Source excerpt »
Geographical Indications &

Extension of Enhanced Protection beyond Wines and Spirits


                                                                                                                                      By Malavika Kumar

III LL.B. ILS Law College, Pune


Geographical Indications (herein after referred to as GIs) are a form of intellectual property rights. A Geographical Indication is a sign which identifies a product as originating from a location that has given that product a special quality or reputation or other characteristic. For instance, "Darjeeling" (India famous for its tea) or "Mocha" (Yemen for coffee) and “Bordeaux” (France for wine).Though the term GI has been defined in varied manner, Article 22.1 of the Agreement on Trade Related Aspects of Intellectual Property Rights (herein after referred to as TRIPS) denotes GIs as follows:


“indications which identify a good as originating in the territory of a Member, or region or locality in that territory, where a given quality, reputation or other characteristic of the good is essentially attributable to its geographical origin.”


“Geographical indications are understood by consumers to denote the origin and the quality of products. Many of them have acquired valuable reputations which, if not adequately protected, may be misrepresented by dishonest commercial operators.

False use of geographical indications by unauthorized parties is detrimental to consumers and legitimate producers. The former are deceived and led into believing to buy a genuine product with specific qualities and characteristics, while they in fact get a worthless imitation. The latter suffer damage because valuable business is taken away from them and the established reputation for their products is damaged.”[1]


GI Related Concepts

Indications of Source & Appellations of Origin

There are two Agreements which deal with indications of source - Paris Convention for the Protection of Industrial Property of 1883[2]and the Madrid Agreement for the Repression of False or Deceptive Indications of Source on Goods of 1891.Though neither of the two treatises explicitly define indications of source the Madrid Agreement clarifies the term through Art.1 (1) which reads thus:


“All goods bearing a false or deceptive indication by which one of the countries to

which this Agreement applies, or a place situated therein, is directly or indirectly

indicated as being the country or place of origin shall be seized on importation into any

of the said countries.”


Based on the above definition an indication of source can be defined as :


Any expression or sign used to indicate that a product or a service originates in a country, region or a specific place, without any element of quality or reputation.[3]


Thus indications of source merely denote the direct geographical origin/place of the product. They do not include within their scope any distinct quality, characteristic or reputation of the product which can be attributable of the place of origin of such product. (E.g. Munchen Bier)

Data supplied »

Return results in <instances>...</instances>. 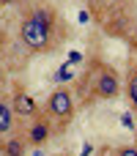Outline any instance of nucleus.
I'll return each mask as SVG.
<instances>
[{
  "label": "nucleus",
  "instance_id": "9d476101",
  "mask_svg": "<svg viewBox=\"0 0 137 156\" xmlns=\"http://www.w3.org/2000/svg\"><path fill=\"white\" fill-rule=\"evenodd\" d=\"M5 88V69H3V63H0V90Z\"/></svg>",
  "mask_w": 137,
  "mask_h": 156
},
{
  "label": "nucleus",
  "instance_id": "6e6552de",
  "mask_svg": "<svg viewBox=\"0 0 137 156\" xmlns=\"http://www.w3.org/2000/svg\"><path fill=\"white\" fill-rule=\"evenodd\" d=\"M126 99H129L132 110L137 112V63H132L129 77H126Z\"/></svg>",
  "mask_w": 137,
  "mask_h": 156
},
{
  "label": "nucleus",
  "instance_id": "1a4fd4ad",
  "mask_svg": "<svg viewBox=\"0 0 137 156\" xmlns=\"http://www.w3.org/2000/svg\"><path fill=\"white\" fill-rule=\"evenodd\" d=\"M113 154H115V156H137V148H135V145H118Z\"/></svg>",
  "mask_w": 137,
  "mask_h": 156
},
{
  "label": "nucleus",
  "instance_id": "423d86ee",
  "mask_svg": "<svg viewBox=\"0 0 137 156\" xmlns=\"http://www.w3.org/2000/svg\"><path fill=\"white\" fill-rule=\"evenodd\" d=\"M14 123H16V115L11 110V101L5 96H0V140L14 134Z\"/></svg>",
  "mask_w": 137,
  "mask_h": 156
},
{
  "label": "nucleus",
  "instance_id": "ddd939ff",
  "mask_svg": "<svg viewBox=\"0 0 137 156\" xmlns=\"http://www.w3.org/2000/svg\"><path fill=\"white\" fill-rule=\"evenodd\" d=\"M135 148H137V132H135Z\"/></svg>",
  "mask_w": 137,
  "mask_h": 156
},
{
  "label": "nucleus",
  "instance_id": "39448f33",
  "mask_svg": "<svg viewBox=\"0 0 137 156\" xmlns=\"http://www.w3.org/2000/svg\"><path fill=\"white\" fill-rule=\"evenodd\" d=\"M52 132H55V126L44 118V115H38V118H33L30 121V126L25 129V143L27 145H33V148H41V145H47L49 140H52Z\"/></svg>",
  "mask_w": 137,
  "mask_h": 156
},
{
  "label": "nucleus",
  "instance_id": "f257e3e1",
  "mask_svg": "<svg viewBox=\"0 0 137 156\" xmlns=\"http://www.w3.org/2000/svg\"><path fill=\"white\" fill-rule=\"evenodd\" d=\"M55 11L49 8H33L22 25H19V38L27 52H47L52 49V30H55Z\"/></svg>",
  "mask_w": 137,
  "mask_h": 156
},
{
  "label": "nucleus",
  "instance_id": "9b49d317",
  "mask_svg": "<svg viewBox=\"0 0 137 156\" xmlns=\"http://www.w3.org/2000/svg\"><path fill=\"white\" fill-rule=\"evenodd\" d=\"M129 41H132V49H137V30L132 33V36H129Z\"/></svg>",
  "mask_w": 137,
  "mask_h": 156
},
{
  "label": "nucleus",
  "instance_id": "7ed1b4c3",
  "mask_svg": "<svg viewBox=\"0 0 137 156\" xmlns=\"http://www.w3.org/2000/svg\"><path fill=\"white\" fill-rule=\"evenodd\" d=\"M44 118L52 126H58V129H63L74 118V96H71L69 88L60 85V88H55L47 96V101H44Z\"/></svg>",
  "mask_w": 137,
  "mask_h": 156
},
{
  "label": "nucleus",
  "instance_id": "f03ea898",
  "mask_svg": "<svg viewBox=\"0 0 137 156\" xmlns=\"http://www.w3.org/2000/svg\"><path fill=\"white\" fill-rule=\"evenodd\" d=\"M82 88H88V93H91V96H88V104H91L93 99H104V101L118 99L121 90H124L118 71H115L113 66L102 63V60H93V63H91V69L85 71L82 82H80V90H82Z\"/></svg>",
  "mask_w": 137,
  "mask_h": 156
},
{
  "label": "nucleus",
  "instance_id": "f8f14e48",
  "mask_svg": "<svg viewBox=\"0 0 137 156\" xmlns=\"http://www.w3.org/2000/svg\"><path fill=\"white\" fill-rule=\"evenodd\" d=\"M33 156H44V154H41V148H36V154H33Z\"/></svg>",
  "mask_w": 137,
  "mask_h": 156
},
{
  "label": "nucleus",
  "instance_id": "0eeeda50",
  "mask_svg": "<svg viewBox=\"0 0 137 156\" xmlns=\"http://www.w3.org/2000/svg\"><path fill=\"white\" fill-rule=\"evenodd\" d=\"M0 154L3 156H25L27 154V143L22 134H8L5 140H0Z\"/></svg>",
  "mask_w": 137,
  "mask_h": 156
},
{
  "label": "nucleus",
  "instance_id": "20e7f679",
  "mask_svg": "<svg viewBox=\"0 0 137 156\" xmlns=\"http://www.w3.org/2000/svg\"><path fill=\"white\" fill-rule=\"evenodd\" d=\"M11 110H14V115L16 118H22V121H33V118H38V101L25 90V88H16L14 93H11Z\"/></svg>",
  "mask_w": 137,
  "mask_h": 156
}]
</instances>
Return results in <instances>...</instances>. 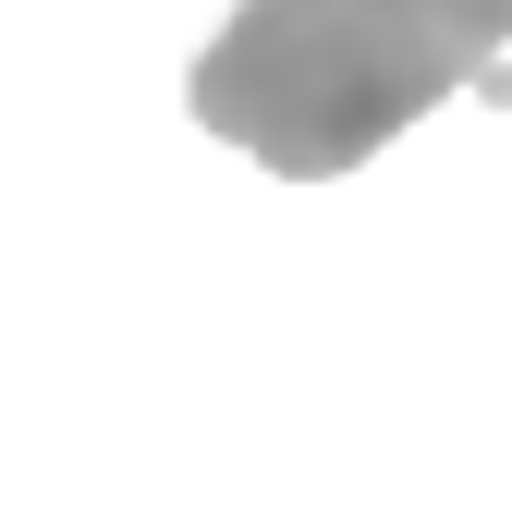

Problems to work on »
A. Answer these questions from the essay on geographical indications, one line each:
(i) Which article of TRIPS defines geographical indications?
(ii) In what year was the Madrid Agreement on false or deceptive indications of source made?
(iii) What product is Yemen given as famous for?
B. Put this sentence from the essay on geographical indications into Spanish: "False use of geographical indications by unauthorized parties is detrimental to consumers and legitimate producers."
C. Does the essay on geographical indications support each statement? Answer yes or no and quote the words that decide it.
(i) An indication of source includes an element of quality or reputation.
(ii) The Paris Convention for the Protection of Industrial Property dates from 1883.
(iii) The Madrid Agreement explicitly defines indications of source.

Outputs by task »
A.
(i) Article 22.1
(ii) 1891
(iii) Coffee ("Mocha")

B. El uso falso de las indicaciones geográficas por partes no autorizadas es perjudicial para los consumidores y los productores legítimos.

C.
(i) No: "without any element of quality or reputation."
(ii) Yes: "Paris Convention for the Protection of Industrial Property of 1883"
(iii) No: "neither of the two treatises explicitly define indications of source"